What the Evidence Says About Relapses

Whether anesthesia of any kind actually triggers MS relapses remains genuinely unclear. The existing literature is limited, and much of what clinicians rely on comes from case reports and small studies rather than large randomized trials. A prospective study of 423 pregnant patients with MS found no significant correlation between epidural anesthesia and postpartum disease flares. Other researchers have concluded that post-operative and postpartum relapses are not clearly affected by the choice of anesthetic technique.

When relapses have been reported after neuraxial anesthesia, the prevailing theory points to the local anesthetic’s toxicity and concentration as potential contributors rather than the needle placement itself. Higher concentrations of anesthetic (above 0.25% for bupivacaine) and longer durations of exposure have been flagged as possible risk factors, though the evidence is not definitive. Adding opioid pain medications to the neuraxial mix may help by allowing lower concentrations of local anesthetic to be used.

Pregnancy and Labor

Obstetric anesthesia is the most studied context for neuraxial techniques in MS, largely because MS disproportionately affects women of childbearing age. Both spinal and epidural blocks are considered safe for pregnant women with MS. Pregnancy itself does not worsen the long-term course of the disease, and the method of delivery is determined by obstetric factors, not the MS diagnosis.

For labor pain management, epidurals with low concentrations of local anesthetic are widely used in MS patients. One practical consideration during labor is that MS can involve the autonomic nervous system, which controls blood pressure. This makes patients more prone to significant drops in blood pressure during neuraxial anesthesia and sometimes less responsive to standard treatments for low blood pressure. Anesthesiologists typically account for this with careful fluid management beforehand.

Pre-Operative Documentation Matters

One of the most important steps before any surgery in an MS patient, regardless of anesthesia type, is a thorough neurological assessment. This means documenting every existing neurological deficit in detail before the procedure: muscle strength, coordination, sensation, vision, and any cognitive changes. Clinicians also review the most recent brain and spinal cord imaging, the timing of the last relapse, the overall duration of the disease, and the degree of disability using standardized scoring tools.

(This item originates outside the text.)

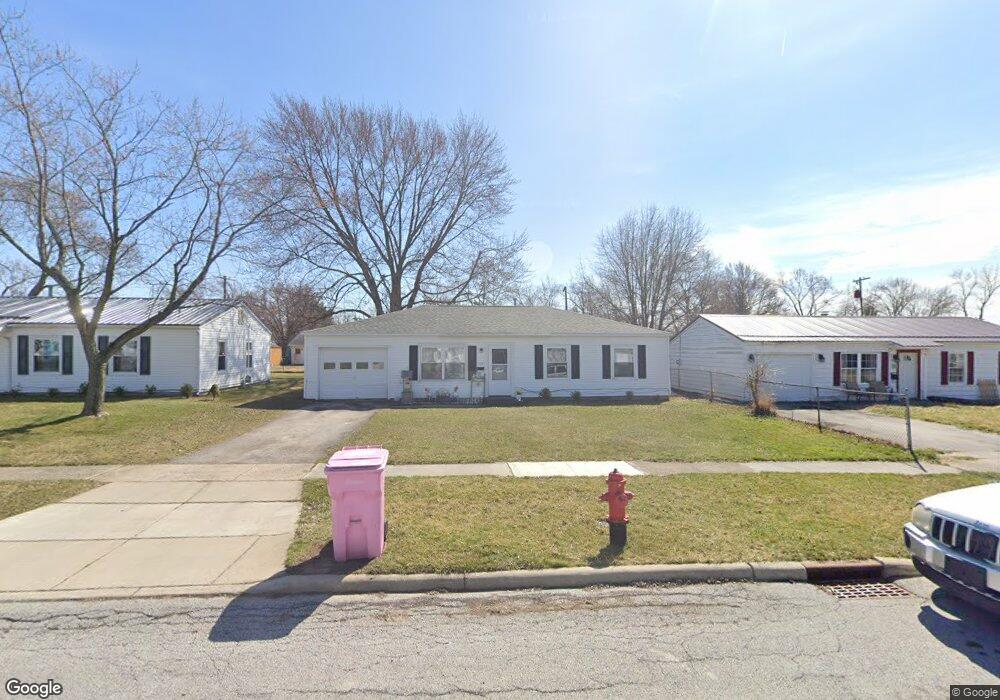 1135 Vincent St, Findlay, OH 45840 - photo 1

This documentation serves a critical purpose. If a patient develops new neurological symptoms after surgery, the medical team needs to distinguish between a true MS relapse and a temporary effect of the anesthetic or the stress of surgery. Without a clear baseline recorded before the procedure, that distinction becomes nearly impossible. The neurological exam also helps identify specific risks. For instance, if imaging shows that the disease primarily affects the cervical and upper thoracic segments of the spinal cord, the anesthesia team may test for autonomic dysfunction ahead of time, since that area of the cord helps regulate heart rate and blood pressure.

Making the Decision

The choice between spinal, epidural, and general anesthesia for an MS patient depends on the type of surgery, the current state of the disease, and the specific areas of the nervous system that are affected. General anesthesia and epidurals with low-concentration local anesthetic are both considered safe. Spinal anesthesia is not off the table, but it does expose the spinal cord to higher drug concentrations, which is a factor worth weighing when alternatives exist.

For patients in remission or with mild disease, the risks of any anesthetic technique are lower. For those with active disease, recent relapses, or significant spinal cord involvement, the anesthesia team will typically weigh the options more carefully. The conversation between the patient, neurologist, and anesthesiologist before surgery is where these individual factors get sorted out, and that pre-operative planning is arguably more important than the specific technique chosen.